Mining the Displacement of Max-pooling in Convolutional Neural Networks


题目:Mining the Displacement of Max-pooling in Convolutional Neural Networks

主讲人:郑煜辰 博士







在国内外高水平期刊和会议发表高水平学术论文20余篇,担任国际文档识别分析会议程序委员会委员(ICDAR 2021 PC Member),国际人工神经网络会议程序委员会委员(ICANN 2022 PC Member),图像与信号处理国际会议程序委员会委员 (ISPR 2021 PC Member),中国自动化学会会员,中国计算机学会会员。担任Pattern Recognition, Multimedia Systems, IEEE TCSVT, IEEE TNNLS, IJDAR, IET Image Processing, IJCAS等国际高水平期刊审稿人, ICANN, ICDAR, IJCNN, ICFHR, CVPR, IJCAI等国际会议审稿人。

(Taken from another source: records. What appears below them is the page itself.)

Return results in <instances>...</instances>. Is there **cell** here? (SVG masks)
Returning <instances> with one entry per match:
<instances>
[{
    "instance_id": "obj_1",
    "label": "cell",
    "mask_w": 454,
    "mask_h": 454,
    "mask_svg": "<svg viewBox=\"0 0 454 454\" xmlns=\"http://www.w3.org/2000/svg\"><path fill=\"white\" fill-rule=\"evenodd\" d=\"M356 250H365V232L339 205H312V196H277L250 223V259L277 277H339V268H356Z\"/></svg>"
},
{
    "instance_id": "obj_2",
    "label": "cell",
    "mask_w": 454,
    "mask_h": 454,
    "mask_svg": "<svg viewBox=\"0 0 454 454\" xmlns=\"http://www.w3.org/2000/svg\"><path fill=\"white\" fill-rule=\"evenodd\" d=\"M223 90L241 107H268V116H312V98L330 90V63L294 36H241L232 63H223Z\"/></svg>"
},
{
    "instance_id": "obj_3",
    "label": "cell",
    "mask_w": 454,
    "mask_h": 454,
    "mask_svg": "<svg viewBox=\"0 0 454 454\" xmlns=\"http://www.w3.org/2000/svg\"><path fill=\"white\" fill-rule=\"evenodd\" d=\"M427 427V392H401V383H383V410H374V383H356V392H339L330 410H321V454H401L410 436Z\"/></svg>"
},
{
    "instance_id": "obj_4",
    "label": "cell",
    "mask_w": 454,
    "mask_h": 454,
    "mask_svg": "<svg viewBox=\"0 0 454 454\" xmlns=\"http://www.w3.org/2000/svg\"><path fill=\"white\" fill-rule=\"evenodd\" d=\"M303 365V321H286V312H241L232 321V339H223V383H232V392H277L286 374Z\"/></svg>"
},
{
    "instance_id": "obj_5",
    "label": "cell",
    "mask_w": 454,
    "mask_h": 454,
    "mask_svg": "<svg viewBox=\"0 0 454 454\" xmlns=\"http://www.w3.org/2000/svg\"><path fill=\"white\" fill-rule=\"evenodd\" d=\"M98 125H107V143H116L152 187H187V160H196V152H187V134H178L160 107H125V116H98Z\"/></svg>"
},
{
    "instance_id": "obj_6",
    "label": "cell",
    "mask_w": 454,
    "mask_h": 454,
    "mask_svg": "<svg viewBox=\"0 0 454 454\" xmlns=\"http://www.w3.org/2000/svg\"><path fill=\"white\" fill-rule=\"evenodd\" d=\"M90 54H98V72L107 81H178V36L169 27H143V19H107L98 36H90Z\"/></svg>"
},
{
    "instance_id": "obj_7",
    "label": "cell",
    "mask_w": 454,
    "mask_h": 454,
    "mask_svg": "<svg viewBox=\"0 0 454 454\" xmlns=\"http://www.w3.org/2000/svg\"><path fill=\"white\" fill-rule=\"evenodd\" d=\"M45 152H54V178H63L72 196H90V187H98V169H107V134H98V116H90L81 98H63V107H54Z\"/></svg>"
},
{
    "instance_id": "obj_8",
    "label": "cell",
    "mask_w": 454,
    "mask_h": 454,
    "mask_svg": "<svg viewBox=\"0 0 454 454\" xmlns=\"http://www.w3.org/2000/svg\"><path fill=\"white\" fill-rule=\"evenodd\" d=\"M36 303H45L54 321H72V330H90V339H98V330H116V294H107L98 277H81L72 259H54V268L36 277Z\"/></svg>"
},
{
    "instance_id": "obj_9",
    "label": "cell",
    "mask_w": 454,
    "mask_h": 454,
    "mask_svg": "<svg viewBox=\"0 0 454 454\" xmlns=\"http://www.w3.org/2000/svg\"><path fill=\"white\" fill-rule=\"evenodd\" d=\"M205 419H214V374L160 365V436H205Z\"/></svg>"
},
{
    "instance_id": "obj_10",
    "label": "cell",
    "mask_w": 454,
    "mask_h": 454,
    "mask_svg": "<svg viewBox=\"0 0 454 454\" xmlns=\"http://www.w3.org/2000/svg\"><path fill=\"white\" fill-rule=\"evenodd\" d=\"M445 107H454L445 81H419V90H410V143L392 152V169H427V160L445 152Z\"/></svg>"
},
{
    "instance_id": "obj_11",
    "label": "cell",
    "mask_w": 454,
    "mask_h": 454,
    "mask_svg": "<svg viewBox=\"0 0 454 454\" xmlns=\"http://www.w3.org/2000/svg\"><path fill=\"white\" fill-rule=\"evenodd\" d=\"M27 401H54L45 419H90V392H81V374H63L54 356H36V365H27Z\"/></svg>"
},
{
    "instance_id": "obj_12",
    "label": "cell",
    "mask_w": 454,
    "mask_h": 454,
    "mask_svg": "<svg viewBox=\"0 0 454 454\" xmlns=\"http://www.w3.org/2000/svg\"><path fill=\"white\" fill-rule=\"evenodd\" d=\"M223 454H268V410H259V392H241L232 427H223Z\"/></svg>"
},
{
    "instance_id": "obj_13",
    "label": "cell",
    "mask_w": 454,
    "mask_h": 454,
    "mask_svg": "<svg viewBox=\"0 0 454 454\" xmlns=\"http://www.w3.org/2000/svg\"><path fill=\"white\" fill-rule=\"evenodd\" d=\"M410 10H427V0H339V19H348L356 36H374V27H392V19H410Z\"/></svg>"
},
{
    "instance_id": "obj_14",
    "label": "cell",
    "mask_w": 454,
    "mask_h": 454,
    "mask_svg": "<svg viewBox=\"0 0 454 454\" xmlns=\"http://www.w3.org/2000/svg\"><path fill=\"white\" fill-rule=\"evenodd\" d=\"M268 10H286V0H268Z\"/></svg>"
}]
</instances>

The max-pooling operation is a common step in modern deep convolutional neural networks (CNNs), which is often introduced to obtain translation-invariant representations and downsample the feature maps of convolutional layers. However, in doing so, it loses some spatial information. In this thesis, we extract a novel feature from max-pooling operation in CNNs, called displacement features. The displacement features record the location coordinates of the maximum values in pooling windows of the max-pooling operation. Then, we analyze and discover the class-wise trend and behavior of the displacement features in many different ways. To verify the effectiveness of the displacement features, we apply the displacement features on two classical tasks, text recognition and offline signature verification. For text recognition tasks, We extract the displacement features from the max-pooling layer and combine them with the features resulting from max-pooling to capture the micro differences between the similar classes. The extensive experimental results and discussions on three text datasets, MNIST dataset, HASY dataset, and Chars74K-font dataset demonstrate that the proposed displacement features can improve the performance of the CNN based architectures and tackle the issues with the micro deformations of max-pooling in the text recognition tasks. For offline signature verification tasks, we extract the displacement features of the maximums in the max-pooling operation and fuses it with the pooling features to capture the micro deformations between the genuine signatures and skilled forgeries as a feature extraction procedure. The extensive experimental results and analysis on GPDS-150, GPDS-300, GPDS-1000, GPDS-2000, and GPDS-5000 datasets demonstrate that the proposed method can discriminate the genuine signatures and their corresponding skilled forgeries well and achieve state-of-the-art performance on these datasets.